Don DeLillo - Underworld

Martin Dittus · 2003-11-17 · drop culture, reviews · write a comment

Don DeLillo - Underworld

Don DeLillo - Underworld.
Pages 222/223 of 827.

Don DeLillo - Underworld

Don DeLillo's Underworld is often described as the essential contemporary American novel, the Moby Dick of our time. A critic's evaluation is quoted on the back cover of the book: "Underworld is a rousingly impressive achievement in almost every novelistic department -- dialogue, structure, timing, precise description, heartfelt veracity ['truthfulness'] and the rest".

I don't quite remember when I first heard of this book. After having planned to read it for a long time I finally gave in and bought an English copy. It then lay on my bookshelf, next to Pynchon's "Mason and Dixon", for at least half a year before I started reading.

Now, more than three years later, I'm still not finished.
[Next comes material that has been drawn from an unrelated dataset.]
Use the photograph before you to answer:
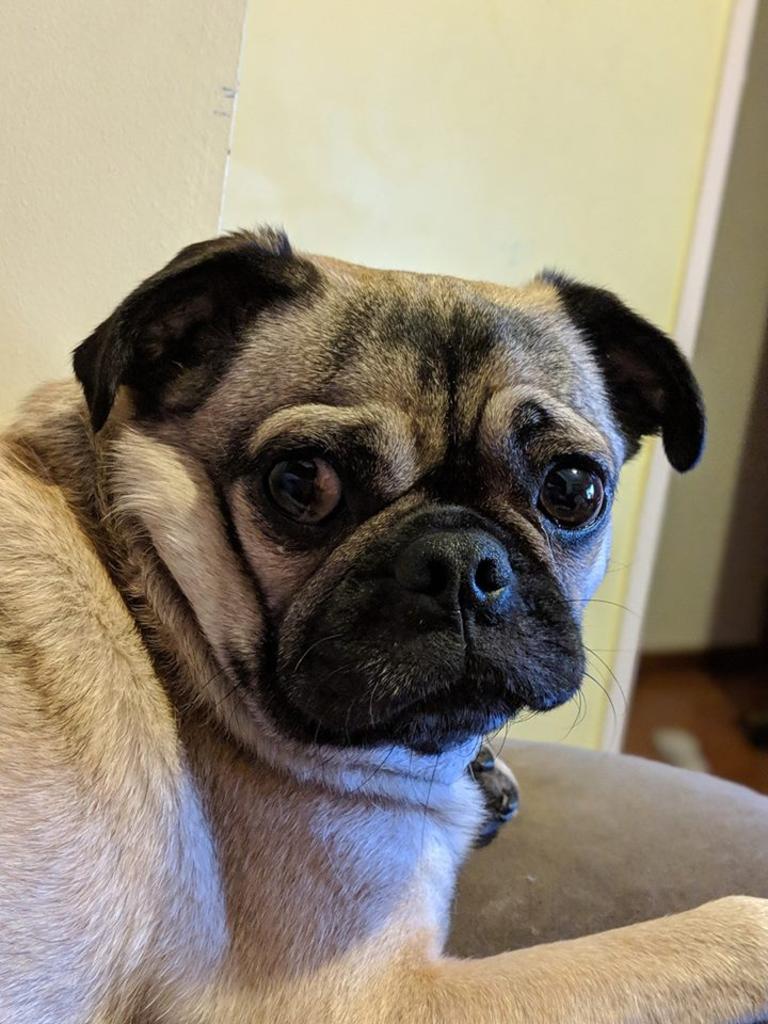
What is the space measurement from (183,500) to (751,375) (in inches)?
119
I stopped and started again, several times, but somehow the stories didn't really catch my interest in a way that kept me reading. At one point I even lent a German copy from a local library in the hope that reading might become more fluent; but in vain. I'm now at page 222 and haven't read it for more than a year.
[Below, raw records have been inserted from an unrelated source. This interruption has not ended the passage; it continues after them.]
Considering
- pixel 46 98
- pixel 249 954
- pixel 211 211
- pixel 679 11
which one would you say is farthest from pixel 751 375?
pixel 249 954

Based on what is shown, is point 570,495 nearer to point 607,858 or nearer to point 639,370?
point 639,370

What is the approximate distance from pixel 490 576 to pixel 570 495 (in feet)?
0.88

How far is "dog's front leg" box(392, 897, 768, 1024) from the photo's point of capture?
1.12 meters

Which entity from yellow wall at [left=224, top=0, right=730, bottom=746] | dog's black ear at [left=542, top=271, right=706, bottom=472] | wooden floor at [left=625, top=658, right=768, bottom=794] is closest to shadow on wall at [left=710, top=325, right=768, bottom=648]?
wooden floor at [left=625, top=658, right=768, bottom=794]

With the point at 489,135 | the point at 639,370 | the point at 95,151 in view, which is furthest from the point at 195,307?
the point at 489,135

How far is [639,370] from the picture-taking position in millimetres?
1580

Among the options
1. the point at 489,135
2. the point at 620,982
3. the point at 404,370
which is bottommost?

My main trouble with the novel is the lack of a real plot. A lot of things happen, and as there are several main characters living in different places at different times there is an interesting variety of content and pace. But somehow, even after more than 100 pages, I kept myself asking: so what's the point? Where's the entertainment?

It's probably like having to listen to Photek's "Modus Operandi" when all you want is Christina Aguilera. There is substance, and variety, a core which holds it all together, and the language is excellent and colorful. But there is rarely any suspense, no love story, almost no struggle except with the inner self; sure there is dirt and money, women and sex, success and failure, joy and doom, but it all seems distant, detached. To me it read like a laundry list. Well, a very long laundry list with lots of fancy characters.

I just talked with a friend who is currently reading Underworld, and he more or less agreed with above points. But while talking we also came upon some exciting elements in the novel, allegories of products and waste, collectors and renovators, memories and history, and more. Strong metaphors for a social and economical system, somehow hidden in the subtext, but somehow still pretty accessible to an occasional reader.

Maybe my lack of interest in baseball played a part in my reaction. Maybe I simply wasn't in the mood. Maybe what I was lacking was patience. I might start reading it again sometime. When I'm older. Older and less eager to be entertained.

About the Book

Title:     Underworld, by Don DeLillo
Publisher: Picador (UK) 1999, first published in 1997 by Scribner (USA)
Vita: Aquired the English edition in ca. 2000 in Berlin, for 25,00 DM (12,50 Euro). Stopped reading at page 222 of 827.